Search the entries below for "Size". Report each line where it occurs.

═════ EXERCISE INPUT

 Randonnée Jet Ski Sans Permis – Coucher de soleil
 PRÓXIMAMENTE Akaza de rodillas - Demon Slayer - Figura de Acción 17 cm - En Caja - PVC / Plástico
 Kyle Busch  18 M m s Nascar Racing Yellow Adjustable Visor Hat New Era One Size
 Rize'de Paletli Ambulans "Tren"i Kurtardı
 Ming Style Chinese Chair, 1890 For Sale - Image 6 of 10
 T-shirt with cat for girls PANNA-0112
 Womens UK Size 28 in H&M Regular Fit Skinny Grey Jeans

══════════
═════ EXERCISE INPUT

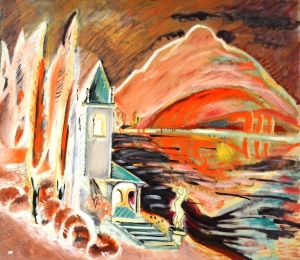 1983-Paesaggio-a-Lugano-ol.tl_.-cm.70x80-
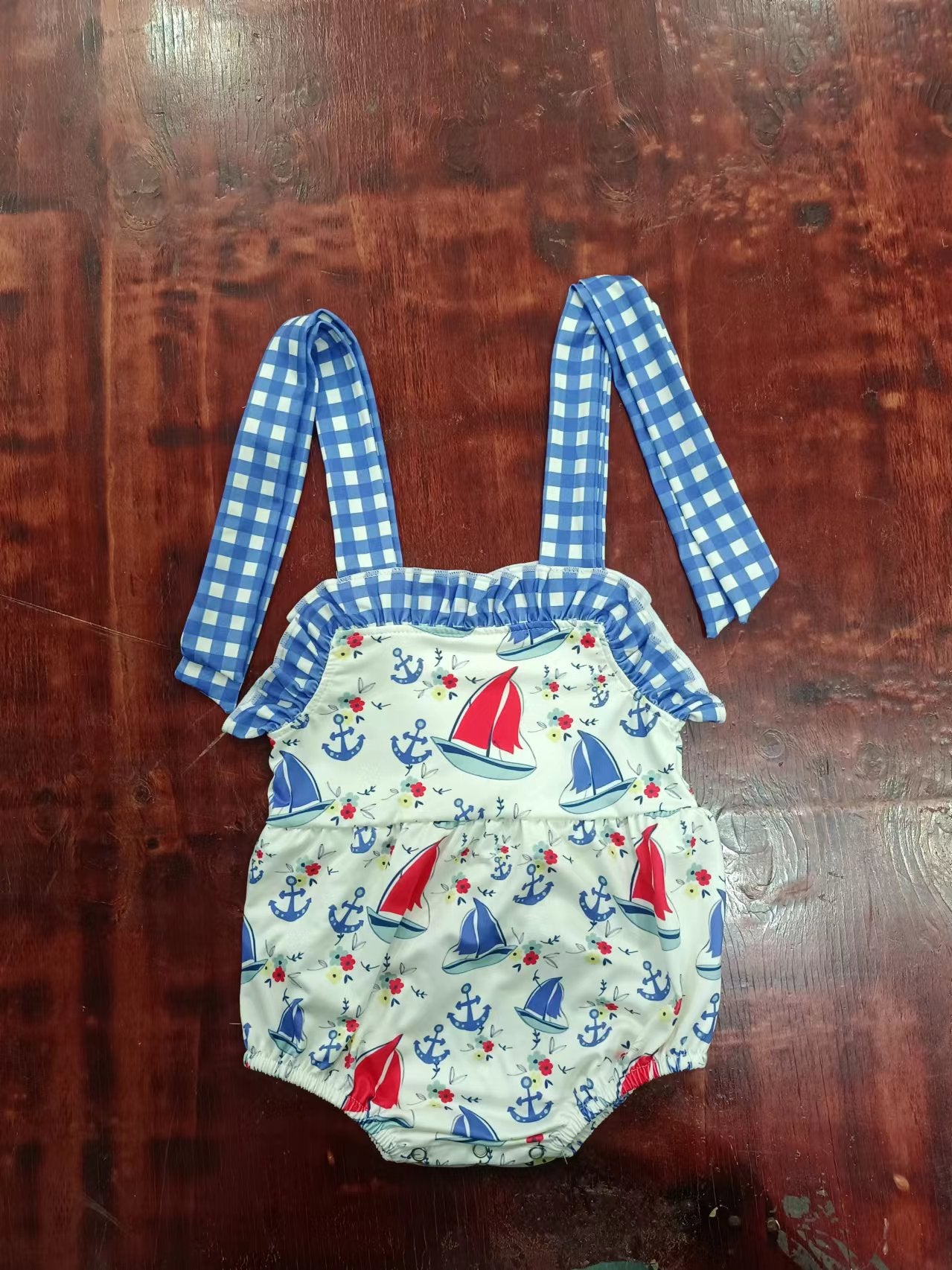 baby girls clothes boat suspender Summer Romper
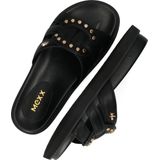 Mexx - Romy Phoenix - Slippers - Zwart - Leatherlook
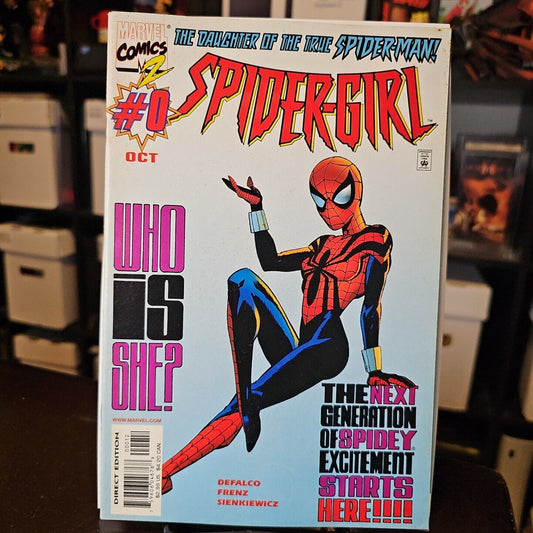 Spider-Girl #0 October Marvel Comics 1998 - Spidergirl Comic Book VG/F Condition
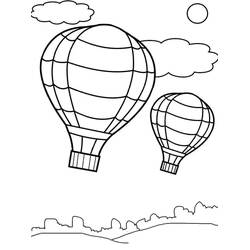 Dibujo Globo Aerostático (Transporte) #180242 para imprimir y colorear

══════════

> **COMPLETED EXERCISE**
 Kyle Busch  18 M m s Nascar Racing Yellow Adjustable Visor Hat New Era One Size
 Womens UK Size 28 in H&M Regular Fit Skinny Grey Jeans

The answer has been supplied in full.